Antiaging efficacy of melatonin-based day and night creams: a randomized, split-face, assessor-blinded proof-of-concept trial

Introduction

Skin is a complete and independent melatoninergic system.^1,2 Skin can synthesize melatonin (Mel), and skin cells express melatonin receptors MT1 and MT2.^3,4 Mel is a pleiotropic molecule.⁵ At the skin level, Mel acts as a relevant antioxidant and cytoprotective substance and plays a fundamental role in maintaining the homeostasis of the skin.⁶ Skin Mel, and most of its metabolites, exerts a strong protection against oxidative stress and ultraviolet radiation.^2,7–9 Cutaneous melatoninergic and metabolic systems can act as auto/paracrine protectors against environmentally induced damage.¹⁰ Skin rapidly metabolizes Mel.¹¹ Therefore, exogenous Mel can be expected to represent one of the most potent antioxidative defense systems against skin aging mechanisms.¹² Oral administration of Mel shows a prominent first-pass effect with very low systemic level.^13,14 Topical administration could circumvent this problem.

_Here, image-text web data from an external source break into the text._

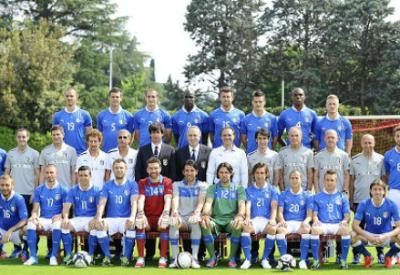 La foto di gruppo dell'Italia (Infophoto)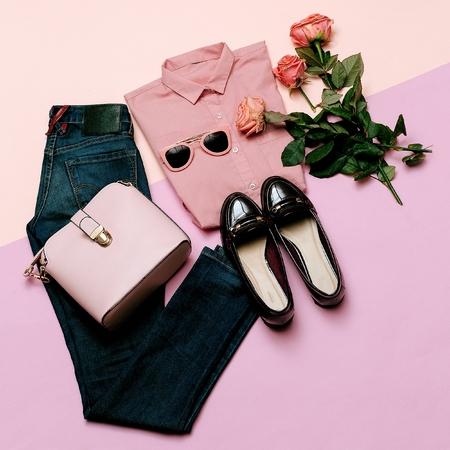 ロマンチックな服を設定します。街のカジュアルなファッション。春、ピンク。スタイリング アクセサリー。ピンクの t シャツ。ジーンズ。バッグ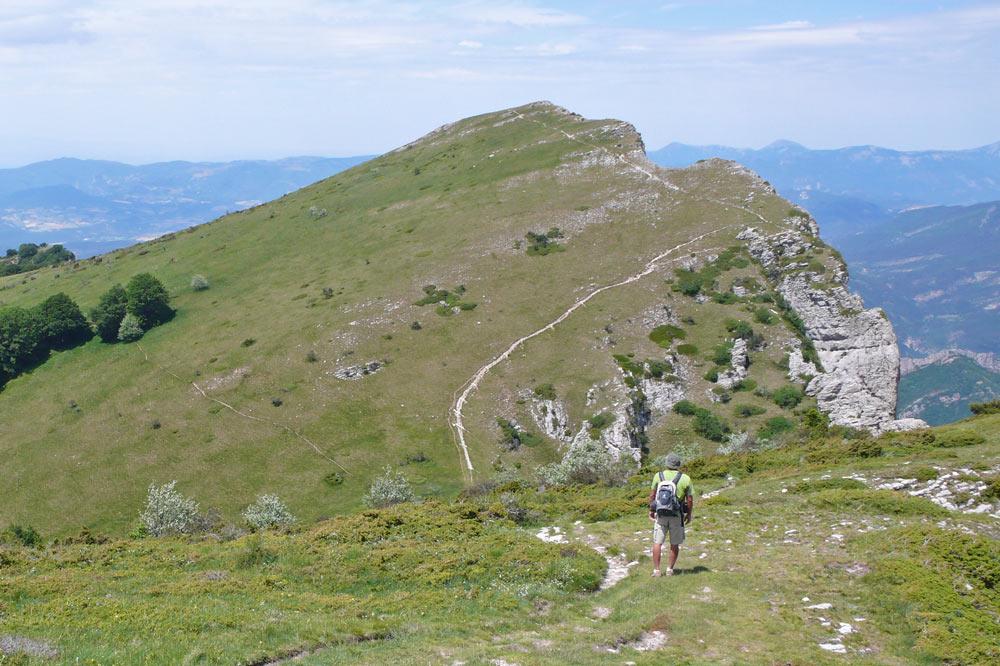 Photo d'un randonneur sur le massif des 3 becs dans la vallée de la Drôme.
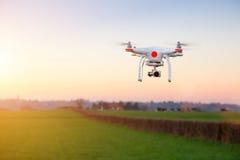 Nowożytny RC UAV truteń, Quadcopter z kamery lataniem na jasnym s/ Fotografia Stock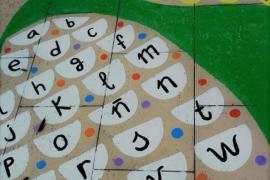 Sant Antoni habilita zonas para juegos infantiles en la calle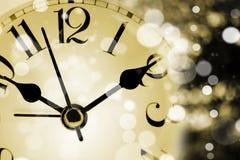 Concepto del Año Nuevo: Reloj con las luces del bokeh Imagen de archivo libre de regalías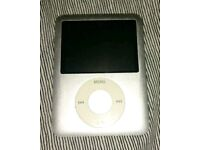 iPod Nano 3rd Generation with iPig Speaker Dock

Topical application of Mel is considered meaningful, since it can penetrate the stratum corneum due to its distinct lipophilic chemical structure.¹⁵ So far, no clinical data regarding the efficacy of topical Mel as an antiaging molecule has been reported. Recently, day and night creams containing Mel, vehiculated in lipospheres (Melatosphere™), have been developed (Nutriage day cream and Nutriage night cream; Cantabria Labs, Difa Cooper, Caronno Pertusella, VA, Italy). The liposphere carrier system could further improve the penetration of the Mel molecules through the skin layers.¹⁶

Study aim

The aim of this study was to assess the antiaging effect of 0.1% Mel-based creams (a day formulation and a night formulation).

Subjects and methods

We planned a randomized, split-face, assessor-blinded, prospective 3-month study.

Subjects

In all, 22 women (mean age 55 years) with moderate–severe skin aging were enrolled after receiving their written informed consent. The subjects also provided consent to the publication of any pictures. The inclusion criterion was women aged ≥45 years with moderate–severe facial skin aging (Glogau score of 3 or 4). The exclusion criteria were any acute or chronic skin conditions, which could interfere with the parameters of evaluation and a positive history of allergic contact dermatitis to any of the component of the creams. Study products were applied one in the morning (Nutriage day cream) and one in the evening (Nutriage night cream) on the right or left side of the face according to a randomization list. The randomization list was generated using a dedicated software. The local institutional review board (IRB; Independent Ethical Committee, c/o Derming Clinic, Milan, Italy) approved the trial protocol on March 10, 2017 (clinical trial registration Number: NCT03276897). The study was conducted in accordance with the ethical principles of the Declaration of Helsinki and consistent with the Good Clinical Practice (GCP) regulatory requirements.¹⁷ Compliance to the treatment was evaluated counting the returned used cream blisters at visits during months 1, 2 and 3.

Study outcomes

Primary outcomes were: 1) clinical evaluation of wrinkles’ grade (crow’s feet and nasolabial folds), surface microrelief, skin firmness/tonicity (resistance to pinching and traction, recovery after pinching) and skin dryness and 2) instrumental evaluation of skin roughness and 3D photographic documentation (Vectra H1 images system). Assessments of both clinical and instrumental evaluations were performed at baseline and after 1, 2 and 3 months of treatment by an investigator unaware of treatment allocation. Secondary outcome was the local tolerability of the products evaluated. Sky dryness was evaluated using a 6-point score scale (from 0: very hydrated to 5: very dry). Resistance to traction, resistance to pinching and recovery after pinching were evaluated using a 5-point score scale (from 0: very strong to 4: very weak). Wrinkles’ grade and surface microrelief were scored visually on the base of high-definition pictures using the Glogau¹⁸ (crow’s feet) and Monheit et al¹⁹ (nasolabial) photographic 6-point scales. Surface microrelief was evaluated using a 4-point scale (from 1: very regular to 4: very irregular). Instrumental evaluation of wrinkles using profilometry was performed at the crow’s feet area using Primos compact portable device (GFMesstechinck, Konstanz; Germany). The Primos software is able to elaborate 3D representations of skin wrinkles and to measure skin principal profilometric parameters. Pictures with the Vectra device were performed in a standardized (distance and illumination) manner with the subjects with open eyes and relaxed face muscles. Finally, the Spiderming™ radial graph was used to “visualize” the global antiaging effect of the treatment.²⁰ This graph (Derming S.r.l. Clinical Research Institute, Milan, Italy) allows the results to be evaluated and the effect of an antiaging cosmetic product to be visualized, taking into account that a smaller area of the graph coincides with a younger skin; the activity of the products in terms of antiaging activity could be quantified.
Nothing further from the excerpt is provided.